Illustrated by H.P.Riggs, JR.

In today’s ever changing environment it is important for companies to separate themselves from their competition by creating unforgettable experiences for members of their community (customers, vendors, friends, etc.).  The Disney empire was built on creating “wow” moments and every company strives to do the same. Wow’s are what keeps them coming back and are the cornerstone of customer loyalty. This month, while working with a local insurance agency, we came up with a unique “wow” moment for his company that we believe we should share.

The agent, we’ll call him Joe, works for a large and reputable insurance company. His agency, franchise of sorts, is located in the suburbs of Philadelphia on the New Jersey side of the Delaware River and his target market are the more than 20,000 residents residing in the three towns close to his office.

His agency is relatively new so Joe and his three employees continually seek unique ways to separate his firm from his competitors. We meet monthly to discuss his approach and to brainstorm on how he can improve his business without breaking the bank. Among the many ideas we discussed the following stood out as the most creative.

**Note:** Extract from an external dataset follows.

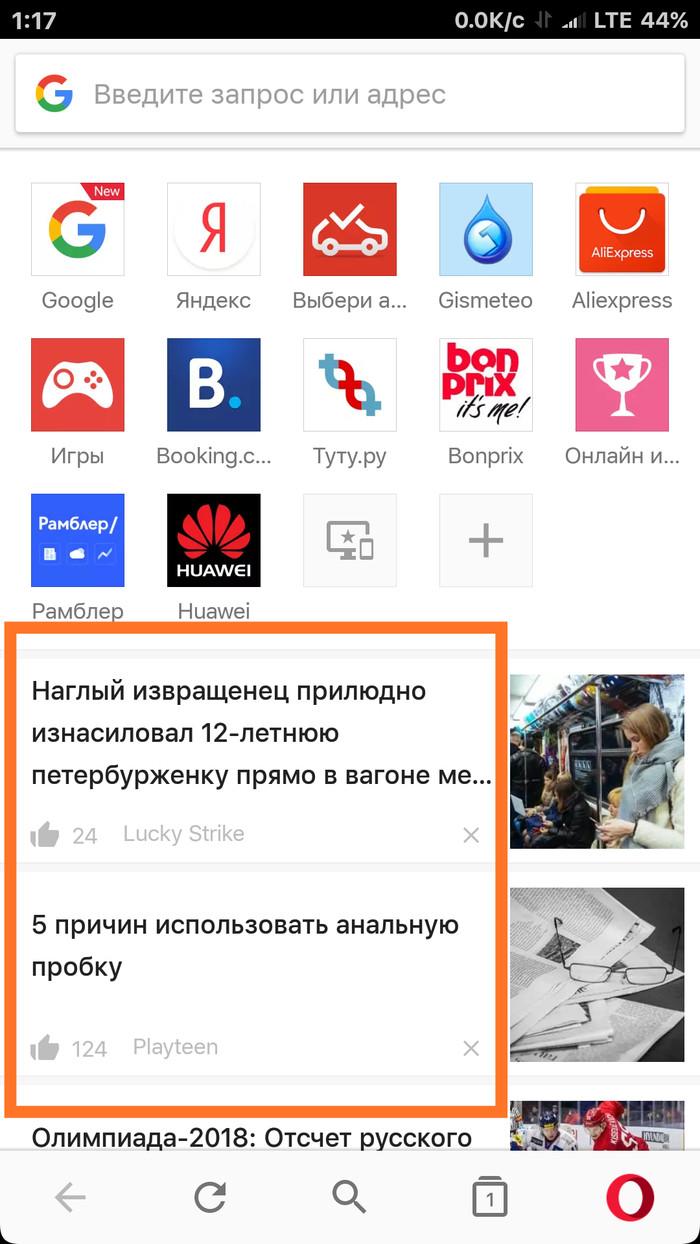 Горячие новости в Opera Телефон, Opera, Новости, Совет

During our conversation Joe mentioned that he wanted to figure out how to work more closely with a local and very popular cheesesteak / pizza shop in order to gain exposure. The shop is located within walking distance of his agency and the owners recently gave Joe their business. Up until this point he has considered trying the traditional tactics including the ever so  popular “place your card in the bowl and win a lunch” contest. But today, a new idea emerged.

From now through the end of summer Joe will sponsor two pizzas per weekend to be delivered to anonymous customers within his target area. He will pre-pay the pizza shop and allow them to randomly select which customers (delivery only) will receive the surprise pie. Here’s how it will work and why it is a great idea.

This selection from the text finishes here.